Madem detaya girdik, uyku hakkında minik bir nokta daha ekleyelim. Bilim insanları kortizolün yükseldiği anlarda, genel olarak sabah 8 ile 9, 12 ile 13 ve akşam 17.30 ile 18.30 arası, kafeinli bir içeceğin tüketilmemesi gerektiğini söylüyor Eğer uyku düzenin bu saatlere uymuyorsa, bilim insanları uyandıktan en az 1 saat sonra kahve içmenin, kafeinin daha fazla işe yarayacağını ve uzun vadede düzenine zarar vermeyeceğini söylüyor. Uyandığınızda vücudundaki kortizol seviyesi yaklaşık olarak yarı yarıya artıyor. Bu sebeple uyanır uyanmaz kahve içmenin uzun vadede vücudunuzun alıştığı kafeine ihtiyaç duymasını ve sonraki zamanlarda kafein eksikliği sebebiyle sorunlar yaşamaya yol açabileceği ifade ediliyor.
Kafeinin, vücudumuzda ve beynimizde çeşitli etkileri var gördüğün gibi. Bunlardan en önemlilerini yeniden hatırlayalım: bizi uyandırması, modumuzu yükseltmesi, enerjimizi artırması ve sonuç olarak yorgunluğumuzun azalması, problem çözme yeteneğimizin artması. Bu sebeplerle aslında yaratıcılığın belki de düşmanı olarak adlandırılabilecek odaklanmayı artırdığı için kafein, yaratıcılığımıza ket vuruyor.
Bu durumu avantaja çevirmekse mümkün: Yeni bir şeylere ulaşman gereken anlarda yani yaratıcılığa ihtiyacın olduğunda zihnini serbest bırakacak aktivitelerle uğraşıp bu fikirleri hayata geçireceğin yani odaklanmaya ve problem çözmeye ihtiyacın olduğunda kahveden destek alabilirsin.

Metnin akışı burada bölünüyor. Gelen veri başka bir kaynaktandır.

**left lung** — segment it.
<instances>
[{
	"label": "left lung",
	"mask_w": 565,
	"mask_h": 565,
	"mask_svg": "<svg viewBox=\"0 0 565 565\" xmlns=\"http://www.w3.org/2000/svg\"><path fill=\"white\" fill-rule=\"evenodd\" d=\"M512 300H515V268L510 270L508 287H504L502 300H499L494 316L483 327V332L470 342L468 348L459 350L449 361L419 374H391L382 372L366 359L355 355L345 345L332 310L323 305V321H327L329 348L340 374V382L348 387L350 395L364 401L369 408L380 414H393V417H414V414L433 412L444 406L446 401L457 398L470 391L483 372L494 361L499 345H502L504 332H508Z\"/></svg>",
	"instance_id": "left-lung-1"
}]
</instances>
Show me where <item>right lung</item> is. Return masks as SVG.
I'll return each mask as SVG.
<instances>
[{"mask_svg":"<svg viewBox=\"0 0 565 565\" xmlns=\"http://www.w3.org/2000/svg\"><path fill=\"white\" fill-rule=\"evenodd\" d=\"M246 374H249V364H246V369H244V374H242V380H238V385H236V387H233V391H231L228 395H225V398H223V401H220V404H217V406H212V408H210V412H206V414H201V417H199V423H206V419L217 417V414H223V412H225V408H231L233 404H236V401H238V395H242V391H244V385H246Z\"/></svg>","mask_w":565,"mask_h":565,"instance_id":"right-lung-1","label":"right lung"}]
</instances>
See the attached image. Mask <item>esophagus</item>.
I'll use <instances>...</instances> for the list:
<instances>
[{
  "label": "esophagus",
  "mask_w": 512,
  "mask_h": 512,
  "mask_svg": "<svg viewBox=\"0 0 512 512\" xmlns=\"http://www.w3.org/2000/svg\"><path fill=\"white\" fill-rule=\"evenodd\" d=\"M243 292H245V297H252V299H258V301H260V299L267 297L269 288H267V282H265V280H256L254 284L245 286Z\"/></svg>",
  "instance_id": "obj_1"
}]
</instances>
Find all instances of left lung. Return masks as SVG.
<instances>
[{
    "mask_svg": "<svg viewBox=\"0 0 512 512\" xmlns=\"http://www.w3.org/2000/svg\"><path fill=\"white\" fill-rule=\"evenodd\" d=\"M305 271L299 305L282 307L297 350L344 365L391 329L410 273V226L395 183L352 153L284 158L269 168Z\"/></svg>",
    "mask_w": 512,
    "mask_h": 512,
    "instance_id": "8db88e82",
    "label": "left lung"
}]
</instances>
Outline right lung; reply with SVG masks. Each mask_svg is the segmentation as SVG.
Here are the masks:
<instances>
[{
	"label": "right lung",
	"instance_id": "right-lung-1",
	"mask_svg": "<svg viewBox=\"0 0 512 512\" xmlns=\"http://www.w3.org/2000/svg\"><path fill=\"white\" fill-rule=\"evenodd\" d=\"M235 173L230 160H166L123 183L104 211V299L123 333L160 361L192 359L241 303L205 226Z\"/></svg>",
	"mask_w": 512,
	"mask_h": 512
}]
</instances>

Örneğin kalemi eline alıp fikir düşünme seansları yaptığında elindeki bardağı yavaşça masaya bırak. O fikri hayata geçirme aşamasına geldiğinde iç ve odaklanarak detaylara daha dikkatli bakabil.
Umarız “bir kahve alayım da Bir Adım Sonrası blogda neler var" dediğin bu güzel dakikalarda seni hayal kırıklığına uğratmamışızdır.